Tolerability of the formulations was favourable in the rabbit studies, confirming data from earlier rodent studies. Based on these results, OXiGENE is proceeding with further preclinical studies in non-rodent models, which, if consistent with results from rabbit and rodent studies, are expected to provide support for an IND submission, currently planned for the first half of 2008.

In February 2007, OXiGENE announced positive results from a Phase II clinical trial of intravenous Zybrestat in 23 patients with myopic macular degeneration. All patients achieved the primary endpoint of the trial, stabilization of vision.

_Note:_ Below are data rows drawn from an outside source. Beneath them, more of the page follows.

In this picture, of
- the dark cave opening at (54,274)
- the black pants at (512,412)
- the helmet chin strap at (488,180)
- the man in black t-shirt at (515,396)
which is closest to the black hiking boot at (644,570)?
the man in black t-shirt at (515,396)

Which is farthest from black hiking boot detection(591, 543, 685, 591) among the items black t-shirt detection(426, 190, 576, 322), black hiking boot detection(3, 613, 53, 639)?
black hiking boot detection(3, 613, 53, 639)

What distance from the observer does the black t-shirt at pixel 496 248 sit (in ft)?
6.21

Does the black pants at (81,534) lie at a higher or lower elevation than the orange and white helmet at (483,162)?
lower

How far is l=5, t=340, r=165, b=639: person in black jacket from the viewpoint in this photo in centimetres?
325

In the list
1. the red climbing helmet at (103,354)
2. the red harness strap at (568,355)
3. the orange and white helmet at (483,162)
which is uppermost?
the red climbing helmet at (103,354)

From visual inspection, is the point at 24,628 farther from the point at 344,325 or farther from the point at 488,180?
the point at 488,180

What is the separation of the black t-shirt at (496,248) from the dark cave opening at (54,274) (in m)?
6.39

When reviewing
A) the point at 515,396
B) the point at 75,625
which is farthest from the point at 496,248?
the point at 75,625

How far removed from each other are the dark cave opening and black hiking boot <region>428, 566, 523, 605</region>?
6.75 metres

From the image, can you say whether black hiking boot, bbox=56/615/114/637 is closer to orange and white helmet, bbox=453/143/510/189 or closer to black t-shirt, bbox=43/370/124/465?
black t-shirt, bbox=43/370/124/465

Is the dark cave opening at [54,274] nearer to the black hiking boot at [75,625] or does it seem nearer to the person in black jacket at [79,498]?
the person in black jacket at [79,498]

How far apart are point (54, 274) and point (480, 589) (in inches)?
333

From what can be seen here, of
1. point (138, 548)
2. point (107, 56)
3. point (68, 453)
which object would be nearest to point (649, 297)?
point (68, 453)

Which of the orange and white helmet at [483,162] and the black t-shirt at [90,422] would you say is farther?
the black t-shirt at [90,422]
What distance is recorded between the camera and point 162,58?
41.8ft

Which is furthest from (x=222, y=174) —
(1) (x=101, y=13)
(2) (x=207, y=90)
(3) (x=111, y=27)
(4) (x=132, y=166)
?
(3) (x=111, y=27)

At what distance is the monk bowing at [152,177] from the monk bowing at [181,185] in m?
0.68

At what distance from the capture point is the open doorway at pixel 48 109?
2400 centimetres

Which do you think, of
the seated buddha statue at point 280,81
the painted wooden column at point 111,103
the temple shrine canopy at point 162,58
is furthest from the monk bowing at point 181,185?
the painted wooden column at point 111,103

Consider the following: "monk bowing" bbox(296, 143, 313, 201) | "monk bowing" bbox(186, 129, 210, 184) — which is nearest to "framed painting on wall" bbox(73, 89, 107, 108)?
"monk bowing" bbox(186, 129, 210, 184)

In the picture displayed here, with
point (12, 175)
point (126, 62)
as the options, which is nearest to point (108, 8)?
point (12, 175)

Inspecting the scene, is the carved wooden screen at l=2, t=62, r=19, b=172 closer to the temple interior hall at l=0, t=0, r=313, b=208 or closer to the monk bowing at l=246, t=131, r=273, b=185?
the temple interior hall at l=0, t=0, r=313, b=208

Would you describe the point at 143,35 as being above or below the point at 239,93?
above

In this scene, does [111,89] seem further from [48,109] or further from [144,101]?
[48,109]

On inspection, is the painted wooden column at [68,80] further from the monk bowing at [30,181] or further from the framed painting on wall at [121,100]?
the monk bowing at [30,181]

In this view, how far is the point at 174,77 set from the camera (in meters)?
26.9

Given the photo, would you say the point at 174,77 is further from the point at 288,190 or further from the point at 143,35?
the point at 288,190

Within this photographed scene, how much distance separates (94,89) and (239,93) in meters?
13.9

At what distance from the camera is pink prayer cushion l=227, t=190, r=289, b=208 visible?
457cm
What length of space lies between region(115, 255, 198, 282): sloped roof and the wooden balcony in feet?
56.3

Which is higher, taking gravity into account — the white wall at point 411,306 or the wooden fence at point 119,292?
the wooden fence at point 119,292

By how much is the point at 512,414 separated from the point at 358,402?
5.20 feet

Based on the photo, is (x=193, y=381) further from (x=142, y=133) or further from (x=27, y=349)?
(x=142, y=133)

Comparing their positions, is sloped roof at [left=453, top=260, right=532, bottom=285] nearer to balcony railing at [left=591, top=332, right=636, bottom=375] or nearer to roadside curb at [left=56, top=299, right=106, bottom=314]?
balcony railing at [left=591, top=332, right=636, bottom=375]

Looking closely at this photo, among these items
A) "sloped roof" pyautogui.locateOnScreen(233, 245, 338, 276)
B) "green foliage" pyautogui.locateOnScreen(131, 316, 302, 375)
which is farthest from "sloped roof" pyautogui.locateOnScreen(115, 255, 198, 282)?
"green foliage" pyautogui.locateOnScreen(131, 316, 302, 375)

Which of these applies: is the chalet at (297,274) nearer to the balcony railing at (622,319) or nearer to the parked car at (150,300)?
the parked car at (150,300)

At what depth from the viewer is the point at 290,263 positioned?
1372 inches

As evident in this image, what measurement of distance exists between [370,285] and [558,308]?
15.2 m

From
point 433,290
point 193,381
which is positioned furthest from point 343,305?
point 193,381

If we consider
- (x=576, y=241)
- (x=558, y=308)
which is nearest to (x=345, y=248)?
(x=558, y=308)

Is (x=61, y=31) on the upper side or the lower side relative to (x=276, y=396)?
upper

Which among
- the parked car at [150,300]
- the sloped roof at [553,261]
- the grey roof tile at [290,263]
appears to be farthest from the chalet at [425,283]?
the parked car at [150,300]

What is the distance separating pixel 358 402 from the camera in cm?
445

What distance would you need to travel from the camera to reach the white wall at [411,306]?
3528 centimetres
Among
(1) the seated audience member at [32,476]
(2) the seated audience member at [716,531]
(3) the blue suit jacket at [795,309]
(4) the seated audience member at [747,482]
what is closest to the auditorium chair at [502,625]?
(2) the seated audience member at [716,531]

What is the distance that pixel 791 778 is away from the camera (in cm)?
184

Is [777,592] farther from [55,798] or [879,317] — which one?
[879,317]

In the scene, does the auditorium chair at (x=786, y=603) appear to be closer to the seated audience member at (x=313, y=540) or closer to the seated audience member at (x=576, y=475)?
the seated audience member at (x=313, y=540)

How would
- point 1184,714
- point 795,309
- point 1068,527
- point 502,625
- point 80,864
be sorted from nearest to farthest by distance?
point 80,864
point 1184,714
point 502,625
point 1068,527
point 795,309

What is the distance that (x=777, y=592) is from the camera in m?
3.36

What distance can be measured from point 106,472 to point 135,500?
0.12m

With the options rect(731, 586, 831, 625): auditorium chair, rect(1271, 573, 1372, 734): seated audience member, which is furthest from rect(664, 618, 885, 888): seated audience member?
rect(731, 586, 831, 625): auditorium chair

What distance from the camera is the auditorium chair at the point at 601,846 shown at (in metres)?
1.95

Zybrestat is currently being evaluated in a pivotal registration study in anaplastic thyroid cancer (ATC) under a Special Protocol Assessment agreement with the US Food and Drug Administration (FDA). OXiGENE believes that Zybrestat is poised to become the first therapeutic product in a novel class of small-molecule drug candidates called vascular disrupting agents (VDAs). Through interaction with vascular endothelial cell cytoskeletal proteins, Zybrestat selectively targets and collapses tumour vasculature, thereby depriving the tumour of oxygen and causing death of tumour cells. In clinical studies in solid tumours, Zybrestat has demonstrated potent and selective activity against tumour vasculature, as well as clinical activity against ATC, ovarian cancer, and various other solid tumours. In clinical studies in patients with forms of macular degeneration, intravenously-administered Zybrestat has demonstrated clinical activity, and the Company is working to develop a convenient and patient-friendly topical formulation of Zybrestat for ophthalmological indications.

OXiGENE is a clinical-stage biopharmaceutical company developing novel therapeutics to treat cancer and eye diseases. The company's major focus is developing VDAs that selectively disrupt abnormal blood vessels associated with solid tumour progression and visual impairment.